PROVIDED ENTRIES ::
____________
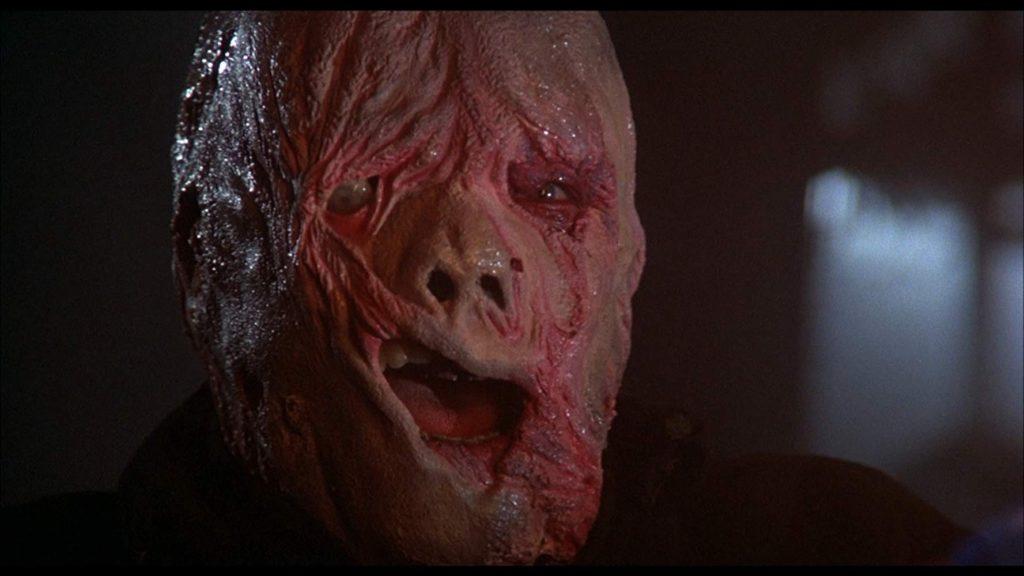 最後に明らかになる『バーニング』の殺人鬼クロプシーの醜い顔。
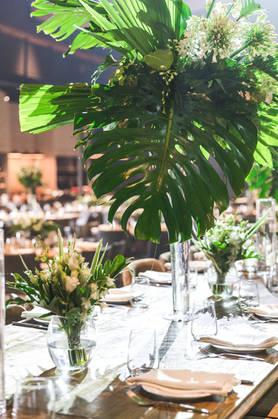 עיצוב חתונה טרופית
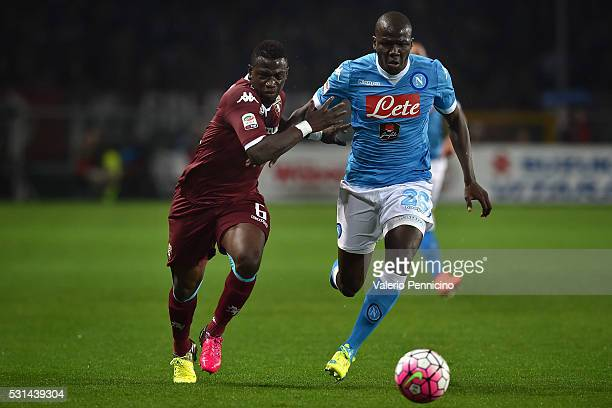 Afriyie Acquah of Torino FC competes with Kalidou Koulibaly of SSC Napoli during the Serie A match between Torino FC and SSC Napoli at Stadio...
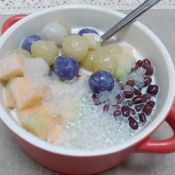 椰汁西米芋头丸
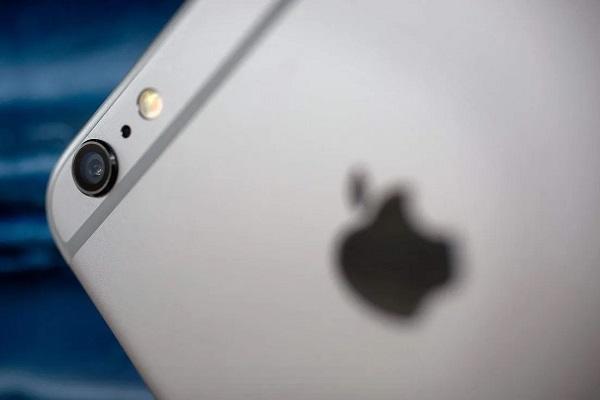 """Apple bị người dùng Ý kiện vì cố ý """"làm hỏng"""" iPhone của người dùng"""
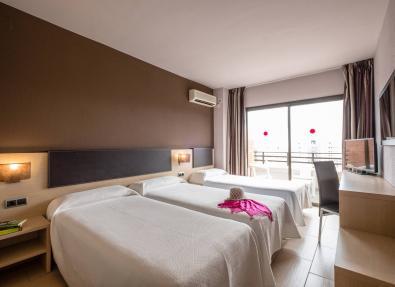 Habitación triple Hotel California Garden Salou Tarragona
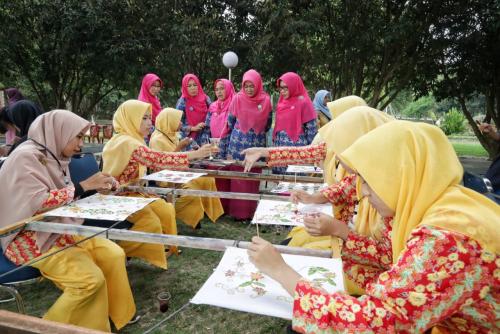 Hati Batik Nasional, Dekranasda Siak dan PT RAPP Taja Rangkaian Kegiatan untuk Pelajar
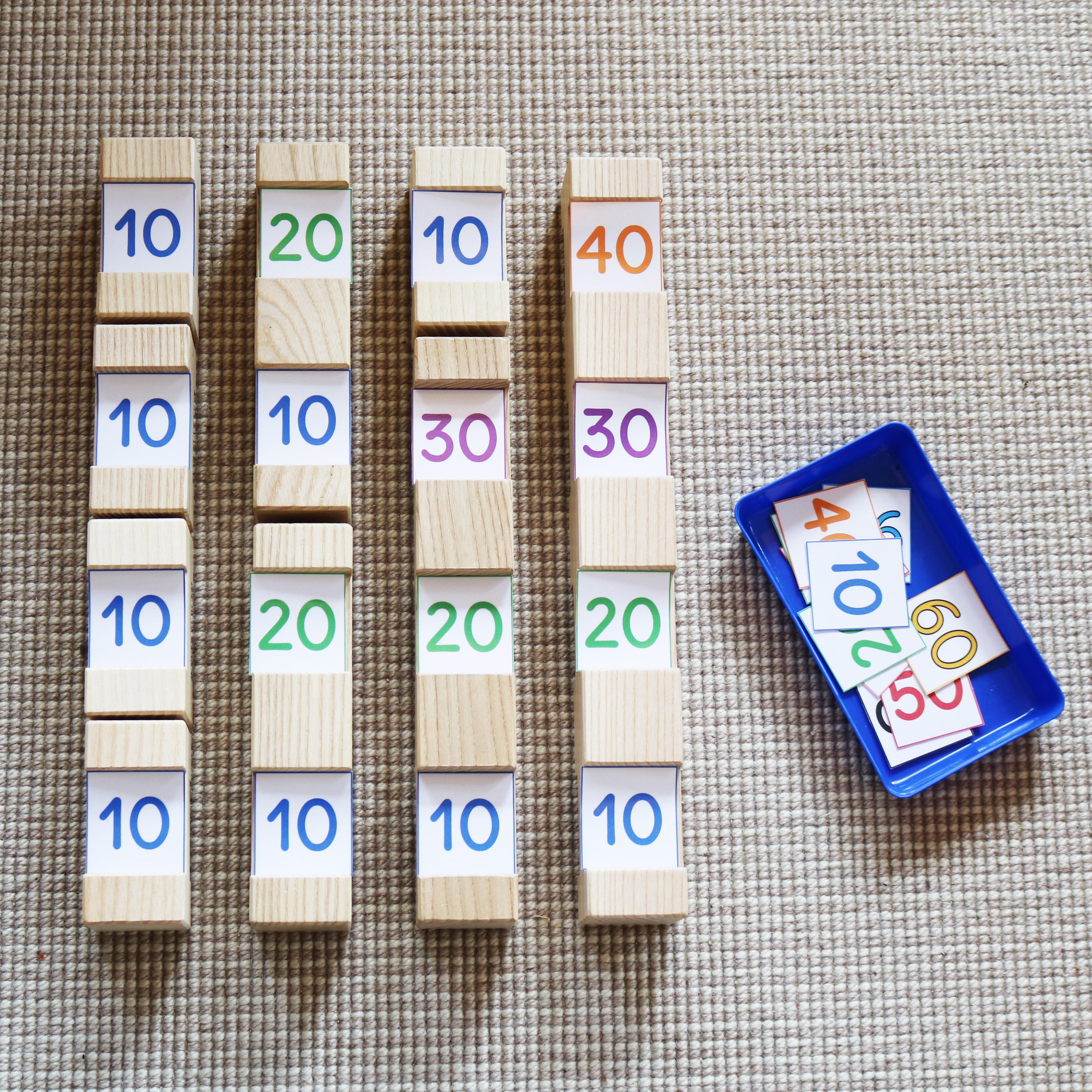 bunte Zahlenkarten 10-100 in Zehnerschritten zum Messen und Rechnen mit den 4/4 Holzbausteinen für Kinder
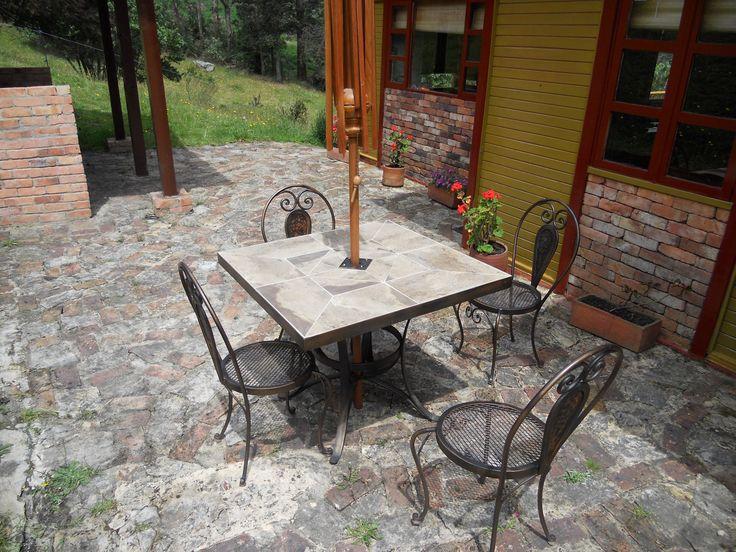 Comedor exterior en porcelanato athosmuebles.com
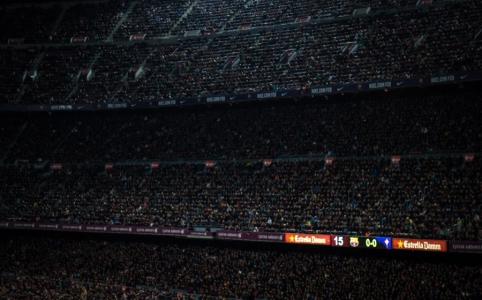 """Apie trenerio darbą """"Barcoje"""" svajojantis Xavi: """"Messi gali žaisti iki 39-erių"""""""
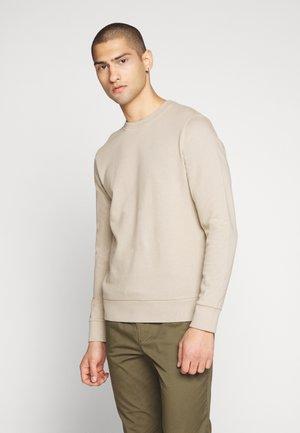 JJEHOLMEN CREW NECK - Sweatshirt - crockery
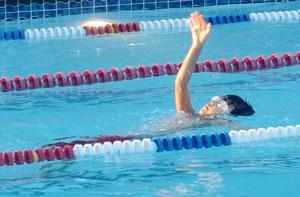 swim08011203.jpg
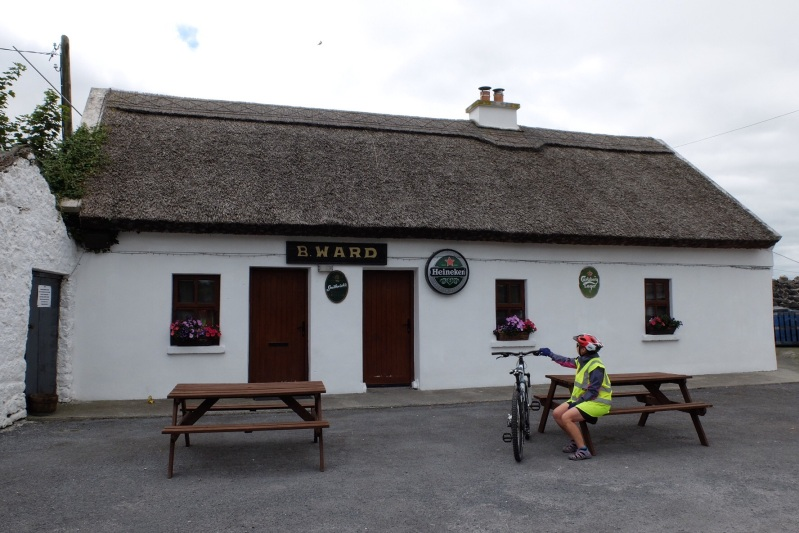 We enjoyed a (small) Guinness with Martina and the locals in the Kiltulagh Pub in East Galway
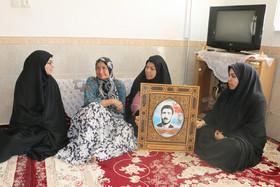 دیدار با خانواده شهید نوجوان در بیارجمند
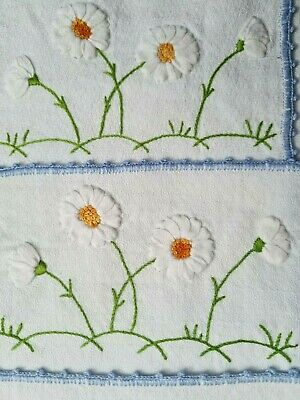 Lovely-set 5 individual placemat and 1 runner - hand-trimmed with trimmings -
____________
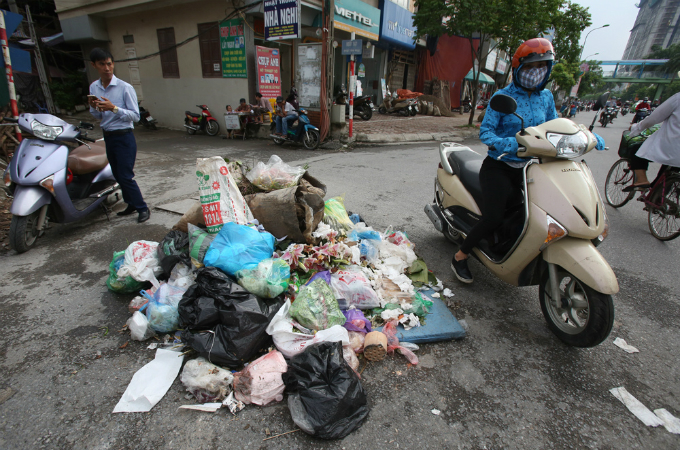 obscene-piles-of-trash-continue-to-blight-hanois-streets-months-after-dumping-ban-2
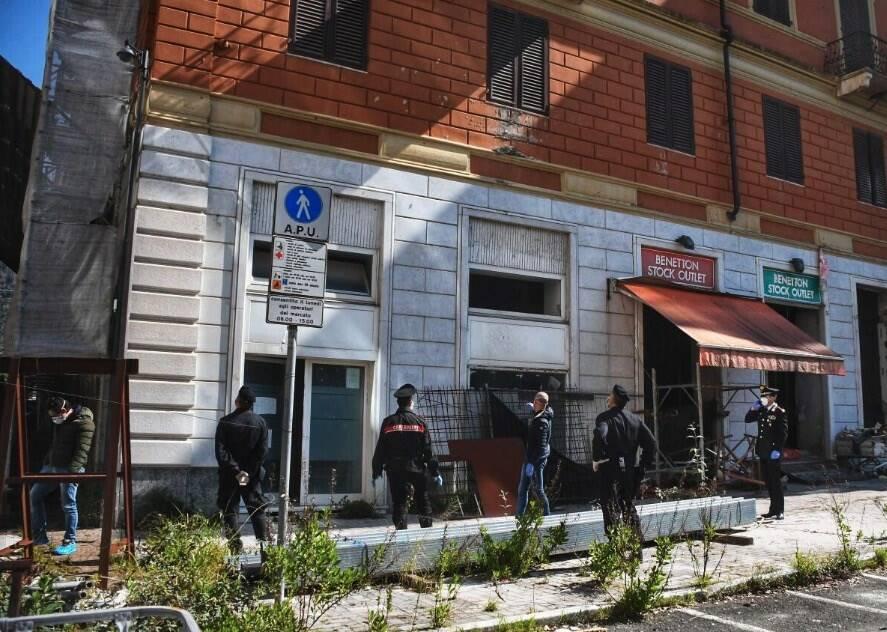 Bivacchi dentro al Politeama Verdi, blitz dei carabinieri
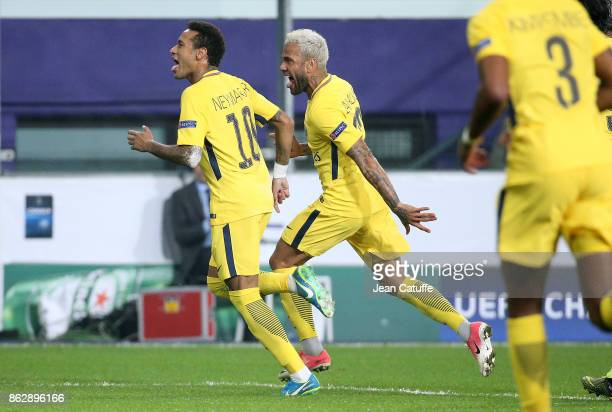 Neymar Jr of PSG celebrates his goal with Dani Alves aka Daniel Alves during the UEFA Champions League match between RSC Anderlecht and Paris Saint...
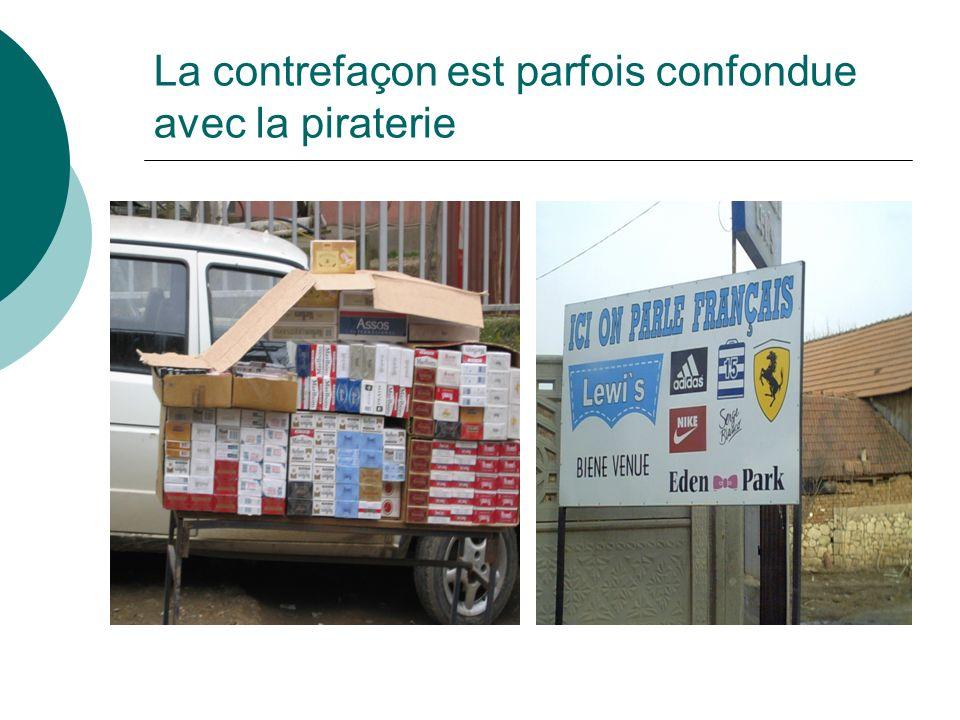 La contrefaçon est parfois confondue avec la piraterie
____________
EXERCISE DESCRIPTION :: Text only, no pictures: please print exactly the lines above from the line with "Bivacchi dentro al" up to and including the line with "La contrefaçon est", and nothing else.

RESULT OF THIS EXERCISE ::
 Bivacchi dentro al Politeama Verdi, blitz dei carabinieri
 Neymar Jr of PSG celebrates his goal with Dani Alves aka Daniel Alves during the UEFA Champions League match between RSC Anderlecht and Paris Saint...
 La contrefaçon est parfois confondue avec la piraterie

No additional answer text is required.